(任务目标 A): 把关于Bitmap Index Scan的原文中以"核心是传统的index scan"开头的那一段改写成简短的要点列表,保留主要事实。
(任务目标 B): 接着关于Bitmap Index Scan的原文续写,从其最后一句之后开始。

(原文摘录):
<<<<
Bitmap Index Scan

本文转载自:https://yq.aliyun.com/articles/662100?spm=a2c4e.11155435.0.0.56e45560mi4bdC#

Bitmap Index Scan

数据库里面的表的扫描方式主要是以下几种方式:sequential scans, index scans, and bitmap index scans,当然还有index only scan,这种算是index scans中比较特殊的一种,需要的信息在索引中都能找到,扫描索引即可,不需要去扫描表。

这篇文章主要谈谈Bitmap Index Scan的原理及适用的场景。

定义

A plain indexscan fetches one tuple-pointer at a time from the index,and immediately visits that tuple in the table. A bitmap scan fetches all the tuple-pointers from the index in one go, sorts them using an in-memory “bitmap” data structure, and then visits the table tuples in physical tuple-location order. The bitmap scan improves locality of reference to the table at the cost of more bookkeeping overhead to manage the “bitmap” data structure — and at the cost that the data is no longer retrieved in index order, which doesn’t matter for your query but would matter if you said ORDER BY.

A bitmapped index scan works in two stages. First the index or indexes are scanned to create a bitmap representing matching tuple.

这段解释是tom lane在postgres邮件组中的回答,我觉得是比较权威而且通俗易懂的解释。

核心是传统的index scan每次从索引中去取一个tuple的指针,然后立马去表中取数据,每一次会造成一次随机io。如果数据量较多的情况下,会比较低效。而bitmap scan一次性将符合条件的tuple-pointers全部取出来,然后在内存中进行地址排序,然后去取出数据,这时的读取数据由于进行的地址排序,读取时就变成了顺序的读。其实就是一个随机读转化为顺序读取的过程,但是取出的数据由于进行了地址的排序,就没有顺序。同时,对于limit这种sql,bitmap index scan这种就不适合,因为它一次会取出所有数据。
>>>>
(数据列表):
<<<<
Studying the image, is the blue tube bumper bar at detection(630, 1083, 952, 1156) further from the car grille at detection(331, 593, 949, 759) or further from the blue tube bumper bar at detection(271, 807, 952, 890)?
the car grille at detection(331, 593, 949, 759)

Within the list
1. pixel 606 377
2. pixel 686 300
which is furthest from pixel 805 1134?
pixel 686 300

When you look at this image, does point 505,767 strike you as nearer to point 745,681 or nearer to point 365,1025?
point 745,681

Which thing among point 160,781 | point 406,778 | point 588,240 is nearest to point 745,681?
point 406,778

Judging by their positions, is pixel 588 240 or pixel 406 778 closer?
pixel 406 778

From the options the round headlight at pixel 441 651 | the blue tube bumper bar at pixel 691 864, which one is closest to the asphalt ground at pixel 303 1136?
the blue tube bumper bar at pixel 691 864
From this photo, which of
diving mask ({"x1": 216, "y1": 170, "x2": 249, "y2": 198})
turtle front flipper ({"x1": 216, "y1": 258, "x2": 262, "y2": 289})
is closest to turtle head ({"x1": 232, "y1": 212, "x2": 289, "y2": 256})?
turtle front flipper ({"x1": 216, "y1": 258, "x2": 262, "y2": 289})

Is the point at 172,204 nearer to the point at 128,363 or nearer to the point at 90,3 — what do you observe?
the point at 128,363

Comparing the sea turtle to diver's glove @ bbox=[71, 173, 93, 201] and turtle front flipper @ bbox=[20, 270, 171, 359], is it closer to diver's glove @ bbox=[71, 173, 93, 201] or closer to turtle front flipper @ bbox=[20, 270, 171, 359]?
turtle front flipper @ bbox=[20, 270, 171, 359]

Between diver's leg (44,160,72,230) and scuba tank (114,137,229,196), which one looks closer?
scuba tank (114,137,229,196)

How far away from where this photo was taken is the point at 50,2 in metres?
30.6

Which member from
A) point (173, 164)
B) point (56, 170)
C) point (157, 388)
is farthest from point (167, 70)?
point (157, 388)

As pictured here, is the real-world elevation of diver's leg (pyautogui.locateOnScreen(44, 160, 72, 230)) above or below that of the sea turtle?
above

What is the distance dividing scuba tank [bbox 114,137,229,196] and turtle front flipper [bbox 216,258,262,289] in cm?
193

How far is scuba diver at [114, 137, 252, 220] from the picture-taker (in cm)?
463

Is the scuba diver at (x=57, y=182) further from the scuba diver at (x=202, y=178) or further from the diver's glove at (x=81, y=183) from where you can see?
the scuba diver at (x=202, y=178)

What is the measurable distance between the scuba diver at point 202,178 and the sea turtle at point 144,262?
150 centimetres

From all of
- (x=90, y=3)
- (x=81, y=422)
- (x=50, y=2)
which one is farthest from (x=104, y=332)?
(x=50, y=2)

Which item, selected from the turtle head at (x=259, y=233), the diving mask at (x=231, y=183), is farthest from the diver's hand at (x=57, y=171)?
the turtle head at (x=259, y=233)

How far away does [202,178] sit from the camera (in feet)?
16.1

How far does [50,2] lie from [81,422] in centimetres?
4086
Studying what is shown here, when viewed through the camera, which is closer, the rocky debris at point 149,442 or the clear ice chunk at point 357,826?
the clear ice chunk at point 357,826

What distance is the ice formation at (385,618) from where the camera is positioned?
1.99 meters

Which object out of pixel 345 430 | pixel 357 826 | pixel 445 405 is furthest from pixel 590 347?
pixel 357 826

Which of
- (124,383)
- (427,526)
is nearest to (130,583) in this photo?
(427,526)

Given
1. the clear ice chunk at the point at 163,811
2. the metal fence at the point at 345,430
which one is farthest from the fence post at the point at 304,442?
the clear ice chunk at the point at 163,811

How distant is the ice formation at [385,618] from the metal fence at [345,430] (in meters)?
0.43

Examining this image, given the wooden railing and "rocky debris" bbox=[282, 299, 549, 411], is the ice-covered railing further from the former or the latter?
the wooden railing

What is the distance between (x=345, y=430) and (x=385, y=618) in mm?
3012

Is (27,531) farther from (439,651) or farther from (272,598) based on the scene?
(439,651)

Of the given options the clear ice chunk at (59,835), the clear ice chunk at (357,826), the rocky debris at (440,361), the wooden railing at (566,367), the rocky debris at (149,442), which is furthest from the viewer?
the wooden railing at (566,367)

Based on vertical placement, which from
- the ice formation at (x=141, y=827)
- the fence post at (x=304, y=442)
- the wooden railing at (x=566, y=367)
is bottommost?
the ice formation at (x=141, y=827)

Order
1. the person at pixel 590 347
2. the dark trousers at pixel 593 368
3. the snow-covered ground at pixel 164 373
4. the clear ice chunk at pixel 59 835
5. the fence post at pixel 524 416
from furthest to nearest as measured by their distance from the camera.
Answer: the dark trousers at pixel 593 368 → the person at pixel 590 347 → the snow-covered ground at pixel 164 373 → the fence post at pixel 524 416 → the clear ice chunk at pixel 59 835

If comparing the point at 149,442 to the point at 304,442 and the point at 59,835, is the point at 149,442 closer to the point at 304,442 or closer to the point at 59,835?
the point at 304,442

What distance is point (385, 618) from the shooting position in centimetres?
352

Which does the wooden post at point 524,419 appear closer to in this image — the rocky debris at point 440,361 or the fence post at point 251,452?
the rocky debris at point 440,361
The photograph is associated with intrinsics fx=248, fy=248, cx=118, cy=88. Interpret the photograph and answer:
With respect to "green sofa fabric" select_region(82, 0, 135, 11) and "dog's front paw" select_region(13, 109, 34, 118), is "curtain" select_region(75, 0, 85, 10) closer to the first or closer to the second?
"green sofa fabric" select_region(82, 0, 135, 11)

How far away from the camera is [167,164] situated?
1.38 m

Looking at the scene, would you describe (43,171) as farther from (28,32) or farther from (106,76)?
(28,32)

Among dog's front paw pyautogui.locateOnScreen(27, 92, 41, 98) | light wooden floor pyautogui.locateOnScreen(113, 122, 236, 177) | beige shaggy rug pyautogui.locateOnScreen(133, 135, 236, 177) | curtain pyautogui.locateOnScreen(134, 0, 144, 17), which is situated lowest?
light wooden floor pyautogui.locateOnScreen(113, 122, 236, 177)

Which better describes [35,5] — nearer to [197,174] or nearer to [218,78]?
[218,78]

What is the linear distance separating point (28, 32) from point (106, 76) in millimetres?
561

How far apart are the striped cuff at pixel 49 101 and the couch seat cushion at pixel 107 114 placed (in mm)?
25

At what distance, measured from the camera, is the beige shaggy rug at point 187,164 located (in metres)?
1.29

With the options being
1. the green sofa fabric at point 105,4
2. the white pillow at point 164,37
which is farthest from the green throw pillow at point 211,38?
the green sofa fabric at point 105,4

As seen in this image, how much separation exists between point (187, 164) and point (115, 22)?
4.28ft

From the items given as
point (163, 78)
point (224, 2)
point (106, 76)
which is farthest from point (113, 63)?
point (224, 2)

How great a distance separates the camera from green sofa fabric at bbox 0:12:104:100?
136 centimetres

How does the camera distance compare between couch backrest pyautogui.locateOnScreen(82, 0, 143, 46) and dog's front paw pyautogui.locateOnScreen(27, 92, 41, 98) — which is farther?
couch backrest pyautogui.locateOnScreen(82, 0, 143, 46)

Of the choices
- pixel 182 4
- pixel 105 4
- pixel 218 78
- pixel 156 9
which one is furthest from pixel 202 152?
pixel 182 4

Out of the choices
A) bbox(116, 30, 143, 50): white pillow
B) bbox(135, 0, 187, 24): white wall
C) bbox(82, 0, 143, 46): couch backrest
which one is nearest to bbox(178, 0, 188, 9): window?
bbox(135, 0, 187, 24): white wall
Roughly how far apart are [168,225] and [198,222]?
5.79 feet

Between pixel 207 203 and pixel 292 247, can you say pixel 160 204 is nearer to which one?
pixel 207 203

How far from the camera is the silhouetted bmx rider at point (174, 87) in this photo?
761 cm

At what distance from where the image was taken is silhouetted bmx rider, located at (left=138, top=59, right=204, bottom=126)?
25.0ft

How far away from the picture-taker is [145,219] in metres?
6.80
>>>>
(任务答案 A):
- 传统index scan每次从索引取一个tuple指针,随即去表中取数据,每次造成一次随机IO,数据量较多时比较低效。
- bitmap scan一次性取出所有符合条件的tuple-pointers,在内存中按地址排序后再取数据,读取因此变成顺序读。
- 实质是把随机读转化为顺序读,但取出的数据经过地址排序,不再有原来的顺序。
- 对limit这类SQL不适合,因为它一次会取出所有数据。

(任务答案 B):
和传统索引扫描对比:

在这里插入图片描述

在读取数据量比较小时,index scan比较合适,在读取数据量比较大的情况下,bitmap index scan会更有优势。

下面通过实验验证

创建测试表

CREATE TABLE sampletable (x numeric);

插入数据

INSERT INTO sampletable SELECT random() * 10000 FROM generate_series(1, 10000000);

全表扫描

postgres=# explain (analyze,buffers) select * from sampletable where x = 12;
                                                           QUERY PLAN
--------------------------------------------------------------------------------------------------------------------------------
 Seq Scan on sampletable  (cost=10000000000.00..10000179055.00 rows=1 width=11) (actual time=1144.790..1144.790 rows=0 loops=1)
   Filter: (x = '12'::numeric)
   Rows Removed by Filter: 10000000
   Buffers: shared hit=54055
 Planning time: 0.190 ms
 Execution time: 1144.811 ms
(6 rows)

从执行计划看到整体的读取page的数量(一般在磁盘中我们叫block,如果数据已经加载至内存我们叫page)是54055。有没有同学会质疑以下这个大小是不是真正的表大小?

我们查看pg_class表:

postgres=# SELECT relpages, reltuples FROM pg_class WHERE relname = 'sampletable';
 relpages | reltuples
----------+-----------
    54055 |     1e+07

postgres=# select pg_relation_size('sampletable')/8/1024;
 ?column?
----------
    54055
(1 row)

上面两种方法都可以计算中实际表的大小。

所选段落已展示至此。